Antibiotics are one of the most precious resources in modern medicine. Yet, the fear of a post-antibiotic era is looming over the scientific community. Discovery of the mcr-1 gene within Escherichia coli caused international alarm last November since it confers resistance to colistin – often referred to as the ‘last resort’ antibiotic. The spread of this gene could have disastrous consequences due to the possibility of transfer to more virulent bacteria via independent loops of DNA, known as plasmids.
However, the concept of continuous evolution towards drug-resistant bacterial populations is nothing new. 1928 saw the discovery of penicillin, in which Oxford’s Dunn School of Pathology played an instrumental role. It was Sir Alexander Fleming, in his Nobel Prize Lecture, who reminded us that ‘exposing microbes to non-lethal quantities of the drug make them resistant’. Although resistance is initially triggered by random mutations within bacteria, the reliability of human antibiotic use is ultimately responsible for the extent of the problem – what can be done to resolve this public health burden?
Resistance to antibiotics currently results in an estimated 700,000 deaths per year, with this figure expected to rise to 10 million by 2050. Lack of effective antibiotics would not only make minor bacterial infections untreatable, but simple operations such as hip replacements and caesarean sections could become life-threatening. Despite becoming increasingly widespread, antimicrobial resistance is still largely misunderstood by the general public. The Wellcome Trust commissioned a study to investigate attitudes towards antibiotics, and discovered many people believe that it is the patients who build up a resistance to antibiotics, rather the causative bacteria. Such findings prompted discussions on whether tackling the public’s misunderstanding is as important as tackling the drug resistance itself – since patient behaviour, including not completing a course of antibiotics, can create a breeding ground for resistant bacteria. Suggestions to move away from the term ‘antimicrobial resistance’ towards ‘drug-resistant infections’, and efforts to replicate the same validation patients feel when prescribed antibiotics with a non-antibiotic prescription, would hopefully work to heighten public awareness of the resistance threat.

> MATERIAL SHOWN
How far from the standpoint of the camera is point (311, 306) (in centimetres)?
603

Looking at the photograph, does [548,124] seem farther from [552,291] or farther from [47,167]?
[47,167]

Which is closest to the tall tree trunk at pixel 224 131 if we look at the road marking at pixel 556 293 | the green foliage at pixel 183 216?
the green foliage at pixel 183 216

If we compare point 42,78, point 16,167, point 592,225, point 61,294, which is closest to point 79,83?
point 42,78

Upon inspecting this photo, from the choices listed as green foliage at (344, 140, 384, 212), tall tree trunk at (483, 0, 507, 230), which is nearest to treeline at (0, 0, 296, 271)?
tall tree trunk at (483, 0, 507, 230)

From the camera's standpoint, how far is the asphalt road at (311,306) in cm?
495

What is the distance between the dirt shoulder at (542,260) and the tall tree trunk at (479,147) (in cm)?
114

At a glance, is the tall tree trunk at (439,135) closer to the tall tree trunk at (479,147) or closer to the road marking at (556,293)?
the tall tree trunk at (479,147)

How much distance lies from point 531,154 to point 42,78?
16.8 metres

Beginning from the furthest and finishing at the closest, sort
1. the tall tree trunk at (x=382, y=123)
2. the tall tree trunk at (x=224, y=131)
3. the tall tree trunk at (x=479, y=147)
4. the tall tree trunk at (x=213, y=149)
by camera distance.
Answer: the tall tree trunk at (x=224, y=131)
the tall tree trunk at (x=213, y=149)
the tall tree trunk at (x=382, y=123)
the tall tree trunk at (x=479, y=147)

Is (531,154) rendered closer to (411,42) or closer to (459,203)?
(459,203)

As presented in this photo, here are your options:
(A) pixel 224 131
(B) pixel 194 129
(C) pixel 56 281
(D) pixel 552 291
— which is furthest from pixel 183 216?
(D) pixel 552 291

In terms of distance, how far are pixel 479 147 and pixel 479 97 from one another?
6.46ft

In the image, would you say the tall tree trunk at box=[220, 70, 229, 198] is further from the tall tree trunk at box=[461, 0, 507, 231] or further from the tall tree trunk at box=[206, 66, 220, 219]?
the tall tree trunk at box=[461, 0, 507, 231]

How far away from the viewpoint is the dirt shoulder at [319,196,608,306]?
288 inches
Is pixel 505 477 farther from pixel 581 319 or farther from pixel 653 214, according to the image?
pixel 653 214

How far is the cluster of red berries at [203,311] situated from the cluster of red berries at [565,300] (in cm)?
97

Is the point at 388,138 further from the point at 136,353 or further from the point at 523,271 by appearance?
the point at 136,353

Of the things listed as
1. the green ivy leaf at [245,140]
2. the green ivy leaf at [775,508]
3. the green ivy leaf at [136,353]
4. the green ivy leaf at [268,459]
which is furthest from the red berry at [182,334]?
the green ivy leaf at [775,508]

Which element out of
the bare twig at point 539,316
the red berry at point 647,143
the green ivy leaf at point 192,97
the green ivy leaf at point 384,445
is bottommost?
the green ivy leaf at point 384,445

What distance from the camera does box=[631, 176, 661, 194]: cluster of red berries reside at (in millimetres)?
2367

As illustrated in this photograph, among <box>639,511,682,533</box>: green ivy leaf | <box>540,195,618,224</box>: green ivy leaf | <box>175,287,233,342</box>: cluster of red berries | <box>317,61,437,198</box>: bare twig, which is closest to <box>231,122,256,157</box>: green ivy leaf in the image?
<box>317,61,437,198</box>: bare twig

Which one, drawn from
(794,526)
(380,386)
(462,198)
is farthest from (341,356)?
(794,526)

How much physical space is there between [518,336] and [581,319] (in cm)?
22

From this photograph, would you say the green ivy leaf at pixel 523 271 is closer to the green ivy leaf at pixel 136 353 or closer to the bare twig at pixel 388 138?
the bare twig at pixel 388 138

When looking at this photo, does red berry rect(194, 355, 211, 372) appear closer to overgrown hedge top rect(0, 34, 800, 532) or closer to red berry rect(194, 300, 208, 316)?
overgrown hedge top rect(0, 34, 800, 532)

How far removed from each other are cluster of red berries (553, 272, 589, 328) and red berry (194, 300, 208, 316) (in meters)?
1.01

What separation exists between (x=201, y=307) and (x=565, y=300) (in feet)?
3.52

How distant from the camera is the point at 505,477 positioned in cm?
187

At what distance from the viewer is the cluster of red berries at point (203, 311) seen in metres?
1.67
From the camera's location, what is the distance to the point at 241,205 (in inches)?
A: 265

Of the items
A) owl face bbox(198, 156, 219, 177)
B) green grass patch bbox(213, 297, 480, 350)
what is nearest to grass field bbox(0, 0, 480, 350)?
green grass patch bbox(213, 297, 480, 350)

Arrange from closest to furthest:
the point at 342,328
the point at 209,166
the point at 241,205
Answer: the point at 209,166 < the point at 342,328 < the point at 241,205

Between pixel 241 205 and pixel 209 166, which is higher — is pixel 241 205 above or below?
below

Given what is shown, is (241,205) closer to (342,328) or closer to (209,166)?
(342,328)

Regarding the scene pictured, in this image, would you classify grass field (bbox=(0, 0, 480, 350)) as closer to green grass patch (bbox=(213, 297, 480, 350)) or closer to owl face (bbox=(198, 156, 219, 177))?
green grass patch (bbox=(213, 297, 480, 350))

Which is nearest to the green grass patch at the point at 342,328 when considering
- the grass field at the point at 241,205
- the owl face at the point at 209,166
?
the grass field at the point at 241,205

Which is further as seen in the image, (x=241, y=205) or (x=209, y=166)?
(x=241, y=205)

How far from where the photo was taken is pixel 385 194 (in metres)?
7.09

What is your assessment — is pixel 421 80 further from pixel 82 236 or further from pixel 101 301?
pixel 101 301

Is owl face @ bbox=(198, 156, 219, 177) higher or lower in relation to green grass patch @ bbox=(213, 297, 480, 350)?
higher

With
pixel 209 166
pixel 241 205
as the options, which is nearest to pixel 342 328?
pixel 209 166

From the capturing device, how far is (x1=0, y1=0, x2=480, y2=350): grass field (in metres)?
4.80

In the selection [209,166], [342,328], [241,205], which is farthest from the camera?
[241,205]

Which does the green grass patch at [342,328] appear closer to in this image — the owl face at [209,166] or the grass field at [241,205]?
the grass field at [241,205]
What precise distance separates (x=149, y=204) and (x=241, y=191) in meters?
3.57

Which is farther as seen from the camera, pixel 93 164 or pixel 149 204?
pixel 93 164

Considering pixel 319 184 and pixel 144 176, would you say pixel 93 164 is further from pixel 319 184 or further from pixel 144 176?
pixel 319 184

> TASK REQUIREMENTS
1. Say whether each statement agrees with the antibiotic resistance passage, answering yes or no and quoting the deciding words of the passage. (a) The mcr-1 gene was discovered within Escherichia coli. (b) Resistance to antibiotics currently causes an estimated 10 million deaths per year. (c) A study commissioned by the Wellcome Trust found that many people think patients, not bacteria, build up resistance to antibiotics.
2. Go on with the antibiotic resistance passage from the point where it stops.
Nothing here depends on the listing.

> RESPONSES
1.
(a) Yes: "Discovery of the mcr-1 gene within Escherichia coli caused international alarm last November."
(b) No: "an estimated 700,000 deaths per year, with this figure expected to rise to 10 million by 2050."
(c) Yes: "discovered many people believe that it is the patients who build up a resistance to antibiotics."

2.
Barriers to fighting antibiotic resistance include the challenges of protecting existing drugs, and difficulties in developing novel ones. A new infectious disease has been discovered almost annually in the last 20 years, yet no new antibiotics have been developed in this time – a phenomenon named the ‘discovery void’. The process of drug development is lengthy, yet upon licensure new antibiotics should still be sold and used sparingly to prevent resistance re-emerging. This ‘antimicrobial stewardship’ is a healthcare system approach aiming to encourage prudent use to preserve future effectiveness of antibiotics, however as a commercial model offers few research incentives. Along with the shorter treatment courses compared to chronic conditions, this leads to pharmaceutical companies perceiving antibiotic research as financially unattractive. January’s World Economic Forum in Davos, Switzerland, saw over 80 pharmaceutical and biotech companies signing the ‘Declaration on Combating Antimicrobial Resistance’ – aiming to overcome the unfavourable market of antibiotic development through government collaboration. Suggested incentives – including reimbursement and extension of patent lives – should hopefully reinvigorate this area of drug development and encourage laboratories across the globe to fight resistance.
So when is it time to truly worry about drug-resistant infections? A Nature article in December 2015 suggested that colistin resistance represents a substantial threat to healthcare provision. This, however, ‘does not spell bacterial apocalypse – yet’, since other antibiotics or a larger dose could overcome multi-drug resistant bacteria. Also highlighted was the need to focus on alternative public health interventions, such as vaccines and improved diagnostics – since bacteria will inevitably become resistant to any new class of antibiotics.
Overall, infection rates of the most famous ‘superbug’, methicillin-resistant Staphylococcus aureus (MRSA), saw an 85% reduction between 2003 and 2011 – this success proves that with the support of politicians and policymakers, we could strive to control other drug-resistant infections. This global issue requires a global solution, and a surveillance system should be implemented through international collaboration – allowing the control of bacterial evolution.